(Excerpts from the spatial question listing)
☆ ☆ ☆ ☆

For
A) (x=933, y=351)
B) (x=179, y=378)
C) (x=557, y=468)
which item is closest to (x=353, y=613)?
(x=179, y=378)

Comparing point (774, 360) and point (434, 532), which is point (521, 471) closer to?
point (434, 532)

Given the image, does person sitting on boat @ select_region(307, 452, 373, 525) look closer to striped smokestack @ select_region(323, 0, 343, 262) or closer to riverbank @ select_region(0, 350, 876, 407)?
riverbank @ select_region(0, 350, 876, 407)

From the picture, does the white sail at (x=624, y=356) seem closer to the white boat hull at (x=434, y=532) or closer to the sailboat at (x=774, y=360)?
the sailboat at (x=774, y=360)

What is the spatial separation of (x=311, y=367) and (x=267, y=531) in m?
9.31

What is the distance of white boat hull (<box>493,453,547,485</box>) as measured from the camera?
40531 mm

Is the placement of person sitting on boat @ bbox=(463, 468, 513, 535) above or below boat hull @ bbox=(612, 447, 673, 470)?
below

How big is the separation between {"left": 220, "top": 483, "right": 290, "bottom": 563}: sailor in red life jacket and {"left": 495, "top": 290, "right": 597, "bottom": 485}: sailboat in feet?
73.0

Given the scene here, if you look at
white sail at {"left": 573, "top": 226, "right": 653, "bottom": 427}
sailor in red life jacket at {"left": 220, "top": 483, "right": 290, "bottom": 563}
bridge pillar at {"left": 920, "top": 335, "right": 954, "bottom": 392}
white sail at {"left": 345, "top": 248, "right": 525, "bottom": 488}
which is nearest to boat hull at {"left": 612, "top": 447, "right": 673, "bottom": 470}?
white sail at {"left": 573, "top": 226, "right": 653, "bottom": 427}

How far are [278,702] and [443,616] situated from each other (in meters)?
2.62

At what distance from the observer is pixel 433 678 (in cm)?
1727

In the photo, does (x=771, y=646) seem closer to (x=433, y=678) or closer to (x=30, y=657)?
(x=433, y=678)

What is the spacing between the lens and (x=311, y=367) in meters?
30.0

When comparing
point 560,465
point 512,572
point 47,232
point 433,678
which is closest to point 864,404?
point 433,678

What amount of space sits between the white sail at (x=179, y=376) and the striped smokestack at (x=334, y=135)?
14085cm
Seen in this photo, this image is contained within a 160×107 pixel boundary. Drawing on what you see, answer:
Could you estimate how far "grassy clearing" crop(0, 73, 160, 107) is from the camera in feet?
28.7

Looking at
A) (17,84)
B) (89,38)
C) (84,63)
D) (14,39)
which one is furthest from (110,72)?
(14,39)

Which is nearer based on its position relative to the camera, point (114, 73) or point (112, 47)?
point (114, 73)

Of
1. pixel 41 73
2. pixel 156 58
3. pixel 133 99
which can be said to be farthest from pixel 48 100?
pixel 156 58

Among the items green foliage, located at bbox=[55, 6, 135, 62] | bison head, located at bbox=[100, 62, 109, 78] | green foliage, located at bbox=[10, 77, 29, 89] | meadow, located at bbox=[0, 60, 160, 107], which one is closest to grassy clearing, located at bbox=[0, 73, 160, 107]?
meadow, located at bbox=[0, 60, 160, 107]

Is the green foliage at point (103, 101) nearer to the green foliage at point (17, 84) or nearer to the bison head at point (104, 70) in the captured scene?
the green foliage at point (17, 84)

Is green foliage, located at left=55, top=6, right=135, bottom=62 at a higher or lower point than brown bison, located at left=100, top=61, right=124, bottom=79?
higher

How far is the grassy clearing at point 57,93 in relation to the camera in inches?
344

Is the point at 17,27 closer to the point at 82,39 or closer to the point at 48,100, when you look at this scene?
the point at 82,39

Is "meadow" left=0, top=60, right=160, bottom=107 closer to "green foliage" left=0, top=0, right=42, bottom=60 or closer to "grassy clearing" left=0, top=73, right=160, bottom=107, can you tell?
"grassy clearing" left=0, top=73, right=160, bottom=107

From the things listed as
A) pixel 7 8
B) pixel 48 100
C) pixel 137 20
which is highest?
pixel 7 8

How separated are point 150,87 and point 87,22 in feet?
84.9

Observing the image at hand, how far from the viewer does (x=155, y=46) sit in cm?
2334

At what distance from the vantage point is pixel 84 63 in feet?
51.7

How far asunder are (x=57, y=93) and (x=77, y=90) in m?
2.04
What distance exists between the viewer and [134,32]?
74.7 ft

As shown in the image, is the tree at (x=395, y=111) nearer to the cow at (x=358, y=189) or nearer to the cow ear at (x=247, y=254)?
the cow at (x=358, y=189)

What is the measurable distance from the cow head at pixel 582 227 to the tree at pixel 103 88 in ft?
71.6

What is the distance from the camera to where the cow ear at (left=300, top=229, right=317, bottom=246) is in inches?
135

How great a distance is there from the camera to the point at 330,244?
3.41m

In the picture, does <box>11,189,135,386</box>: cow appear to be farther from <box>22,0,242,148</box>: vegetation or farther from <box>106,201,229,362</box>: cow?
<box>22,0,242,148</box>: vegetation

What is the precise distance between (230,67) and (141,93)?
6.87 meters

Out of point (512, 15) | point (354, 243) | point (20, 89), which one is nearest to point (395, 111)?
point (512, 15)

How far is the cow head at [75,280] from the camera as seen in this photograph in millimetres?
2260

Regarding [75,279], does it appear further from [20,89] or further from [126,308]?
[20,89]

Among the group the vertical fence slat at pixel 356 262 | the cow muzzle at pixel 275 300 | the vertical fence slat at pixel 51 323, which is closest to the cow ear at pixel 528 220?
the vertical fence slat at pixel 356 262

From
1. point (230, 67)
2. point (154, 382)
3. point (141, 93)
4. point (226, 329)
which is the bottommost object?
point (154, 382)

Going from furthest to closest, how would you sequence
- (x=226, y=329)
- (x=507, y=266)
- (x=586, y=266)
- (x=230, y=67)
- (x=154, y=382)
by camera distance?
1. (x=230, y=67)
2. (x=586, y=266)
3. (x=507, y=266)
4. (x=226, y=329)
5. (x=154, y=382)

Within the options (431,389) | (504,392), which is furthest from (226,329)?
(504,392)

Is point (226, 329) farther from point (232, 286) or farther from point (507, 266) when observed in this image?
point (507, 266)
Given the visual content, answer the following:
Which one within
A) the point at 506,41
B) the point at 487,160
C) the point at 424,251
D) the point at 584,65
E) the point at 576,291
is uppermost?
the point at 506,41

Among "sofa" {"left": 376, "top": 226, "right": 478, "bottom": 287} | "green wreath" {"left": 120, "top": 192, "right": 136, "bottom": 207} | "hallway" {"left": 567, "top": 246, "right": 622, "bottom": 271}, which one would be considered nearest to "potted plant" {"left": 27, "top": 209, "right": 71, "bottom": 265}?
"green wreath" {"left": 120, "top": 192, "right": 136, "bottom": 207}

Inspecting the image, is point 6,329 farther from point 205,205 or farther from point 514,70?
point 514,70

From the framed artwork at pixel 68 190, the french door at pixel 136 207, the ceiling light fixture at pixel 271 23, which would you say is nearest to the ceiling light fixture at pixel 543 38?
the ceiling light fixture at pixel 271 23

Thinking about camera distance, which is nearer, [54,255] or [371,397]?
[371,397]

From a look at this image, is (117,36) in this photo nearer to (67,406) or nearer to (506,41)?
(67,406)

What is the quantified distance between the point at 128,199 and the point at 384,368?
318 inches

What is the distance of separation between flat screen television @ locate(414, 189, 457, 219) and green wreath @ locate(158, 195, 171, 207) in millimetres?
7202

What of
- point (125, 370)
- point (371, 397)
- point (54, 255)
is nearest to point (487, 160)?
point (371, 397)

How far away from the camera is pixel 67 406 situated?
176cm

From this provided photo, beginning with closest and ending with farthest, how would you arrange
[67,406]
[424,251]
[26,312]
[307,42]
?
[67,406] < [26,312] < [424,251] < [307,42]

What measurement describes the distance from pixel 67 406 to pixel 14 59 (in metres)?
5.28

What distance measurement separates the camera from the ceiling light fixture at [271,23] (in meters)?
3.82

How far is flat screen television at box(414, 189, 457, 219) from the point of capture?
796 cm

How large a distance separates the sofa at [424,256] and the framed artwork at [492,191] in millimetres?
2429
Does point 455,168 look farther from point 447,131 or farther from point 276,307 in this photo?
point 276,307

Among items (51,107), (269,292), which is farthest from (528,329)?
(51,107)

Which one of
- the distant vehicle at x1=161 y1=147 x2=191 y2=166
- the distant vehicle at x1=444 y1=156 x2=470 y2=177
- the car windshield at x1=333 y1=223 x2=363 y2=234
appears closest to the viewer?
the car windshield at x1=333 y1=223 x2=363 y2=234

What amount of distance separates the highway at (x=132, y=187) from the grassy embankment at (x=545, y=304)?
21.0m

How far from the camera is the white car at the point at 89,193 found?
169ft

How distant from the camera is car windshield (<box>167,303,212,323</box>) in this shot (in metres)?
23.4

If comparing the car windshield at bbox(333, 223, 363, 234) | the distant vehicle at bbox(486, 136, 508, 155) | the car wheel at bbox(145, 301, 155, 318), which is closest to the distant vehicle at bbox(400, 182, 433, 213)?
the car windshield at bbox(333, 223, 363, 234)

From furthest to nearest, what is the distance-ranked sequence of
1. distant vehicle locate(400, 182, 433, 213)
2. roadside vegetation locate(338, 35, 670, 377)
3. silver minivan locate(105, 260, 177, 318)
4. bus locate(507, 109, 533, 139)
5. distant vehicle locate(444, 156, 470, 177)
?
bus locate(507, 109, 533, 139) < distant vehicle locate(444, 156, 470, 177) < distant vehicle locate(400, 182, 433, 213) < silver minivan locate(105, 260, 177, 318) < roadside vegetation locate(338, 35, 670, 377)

☆ ☆ ☆ ☆

[Exercise objective] Reproduce word for word the lines of the listing from the line containing "What amount of distance" through the final line of the listing, including both.

[Answer to this task]
What amount of distance separates the highway at (x=132, y=187) from the grassy embankment at (x=545, y=304)?
21.0m

How far from the camera is the white car at the point at 89,193 found?
169ft

How distant from the camera is car windshield (<box>167,303,212,323</box>) in this shot (in metres)?
23.4

If comparing the car windshield at bbox(333, 223, 363, 234) | the distant vehicle at bbox(486, 136, 508, 155) | the car wheel at bbox(145, 301, 155, 318), which is closest to the distant vehicle at bbox(400, 182, 433, 213)?
the car windshield at bbox(333, 223, 363, 234)

From furthest to nearest, what is the distance-ranked sequence of
1. distant vehicle locate(400, 182, 433, 213)
2. roadside vegetation locate(338, 35, 670, 377)
3. silver minivan locate(105, 260, 177, 318)
4. bus locate(507, 109, 533, 139)
5. distant vehicle locate(444, 156, 470, 177)
?
bus locate(507, 109, 533, 139) < distant vehicle locate(444, 156, 470, 177) < distant vehicle locate(400, 182, 433, 213) < silver minivan locate(105, 260, 177, 318) < roadside vegetation locate(338, 35, 670, 377)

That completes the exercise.